İstanbul Büyükşehir Belediyesi’nin adil, şeffaf ve hesap verebilen bir belediye olması mümkün mü, açıkçası söylemek zor. Birçok belediyenin şeffaflık iddiasıyla uygulamaya koyduğu çalışmaların hep “sonuç” odaklı olduğunu görüyoruz. İhtiyaçların tespitinin merkezden yapılması ve tabi dolayısıyla bütçelendirmenin ve önceliklerin belirlenmesinin de merkezden yapılması şeffaf bir belediyecilik anlayışından bizi uzak düşürüyor. Katılımcı karar alma mekanizmasının yerleştirilmesine bu parkı nereye yapacağız sorusundan önce bu parka ihtiyacınız var mı sorusuyla başlamalı. Biz buraya bu kadarlık yatırım yaptık açıklamasından önce bütçemizin yüzde 5’ini bu projeye ayırmak istiyoruz, sizce uygun mudursorusunu sormalı.
İstanbul gibi bir şehre edilen ihaneti sadece belediye üzerinden açıklamak da elbette yetersiz kalıyor. Merkez-yerel iş birliğiyle Kuzey Marmara’dan Validebağ’a, Gezi Parkı’ndan Kanal İstanbul’a onlarca gündemle boğuşan İstanbul için hiç ders alınmadı ve muhtemelen alınmayacak.
Sonuç yerine
Birkaç çözüm önerisi yazmak gerekiyor, her biri aslında bizim neler talep edeceğimizle ilgili. Şeffaflık ve hesap verebilirliği talep etmeliyiz. Belediyeler zaten halihazırda mali raporlarını, bütçelerini, faaliyet raporlarını ve hatta birçoğu meclis toplantılarını paylaşıyor. Giderek daha çok belediye e-belediye uygulamalarıyla birçok çalışmasını kamuya açık şekilde paylaşıyor. Beklentimiz ise belediyelerin kent planlama ve karar alma süreçlerine katılımı artırması, yerel halkın ihtiyaçlarını ve taleplerini dikkate alması. Katılımcı planlama ile sivil toplum kuruluşları, yerel yönetimler, akademisyenler ve yerel halkın bir araya gelerek kentin geleceği üzerinde ortak bir vizyon oluşturmasını sağlanmalı. Bu süreçte, karar alma süreçlerine katılan paydaşlar, kentin planlanmasında ve geliştirilmesinde aktif bir rol oynamalı.
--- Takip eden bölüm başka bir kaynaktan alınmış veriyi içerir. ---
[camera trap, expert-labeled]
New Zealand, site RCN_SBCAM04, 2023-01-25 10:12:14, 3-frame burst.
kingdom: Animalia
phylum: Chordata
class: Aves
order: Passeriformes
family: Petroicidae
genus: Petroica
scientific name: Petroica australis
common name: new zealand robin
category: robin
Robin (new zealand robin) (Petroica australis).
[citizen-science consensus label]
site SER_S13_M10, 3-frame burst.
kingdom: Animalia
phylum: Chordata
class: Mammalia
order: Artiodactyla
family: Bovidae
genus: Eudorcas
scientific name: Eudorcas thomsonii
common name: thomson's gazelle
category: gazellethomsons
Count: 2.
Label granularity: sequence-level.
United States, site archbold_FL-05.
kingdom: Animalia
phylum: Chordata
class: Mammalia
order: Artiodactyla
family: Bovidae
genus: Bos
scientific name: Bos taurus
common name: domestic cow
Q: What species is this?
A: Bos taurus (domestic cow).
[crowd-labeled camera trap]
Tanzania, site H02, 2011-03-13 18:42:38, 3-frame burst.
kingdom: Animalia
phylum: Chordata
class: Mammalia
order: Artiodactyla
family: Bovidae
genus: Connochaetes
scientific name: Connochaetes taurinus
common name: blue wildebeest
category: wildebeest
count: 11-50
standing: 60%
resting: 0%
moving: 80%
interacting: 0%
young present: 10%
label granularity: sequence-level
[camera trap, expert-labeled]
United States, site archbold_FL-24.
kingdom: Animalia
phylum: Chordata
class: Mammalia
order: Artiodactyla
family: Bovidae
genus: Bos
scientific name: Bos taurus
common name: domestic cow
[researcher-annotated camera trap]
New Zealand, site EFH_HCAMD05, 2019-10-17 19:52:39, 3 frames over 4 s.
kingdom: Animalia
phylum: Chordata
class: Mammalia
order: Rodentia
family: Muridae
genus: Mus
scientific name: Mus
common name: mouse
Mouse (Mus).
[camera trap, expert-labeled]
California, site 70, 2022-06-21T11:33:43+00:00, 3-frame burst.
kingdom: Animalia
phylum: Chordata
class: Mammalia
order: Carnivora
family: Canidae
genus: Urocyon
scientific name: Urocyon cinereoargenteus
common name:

Halkın belediyecilik süreçleri ve kent planlaması konusunda bilinçlendirilmesi de elbette önemli. Eğitim ve farkındalık programları aracılığıyla yerel halkın kentlerinin gelişimine katkı sağlama potansiyeli ortaya çıkarılabilir. Bu tür programlar, vatandaşların kentlerindeki sorunların kökenini anlamalarına ve çözüm süreçlerine aktif olarak katılmalarına olanak tanır. Özellikle kendi mahallem gibi emekli halkı çoğunlukta olan mahallelerde bu tarz çalışmalar çok etkili olma potansiyeli taşıyor.
Türkiye’de belediyecilik anlayışının ve uygulamalarının düzelmesi, şeffaf ve katılımcı bir yönetim anlayışının benimsenmesine bağlı. 2024 yerel seçimleri, Türkiye’nin kentlerinin geleceğini çok etkiler mi, tahmin etmek zor. Ancak taleplerimizi artırmak ve güçlendirmek her zaman gerekli. Ancak bu şekilde Türkiye’nin kentlerinin yaşanabilir, sürdürülebilir ve adil bir şekilde yönetilmesinin yolu açılabilir.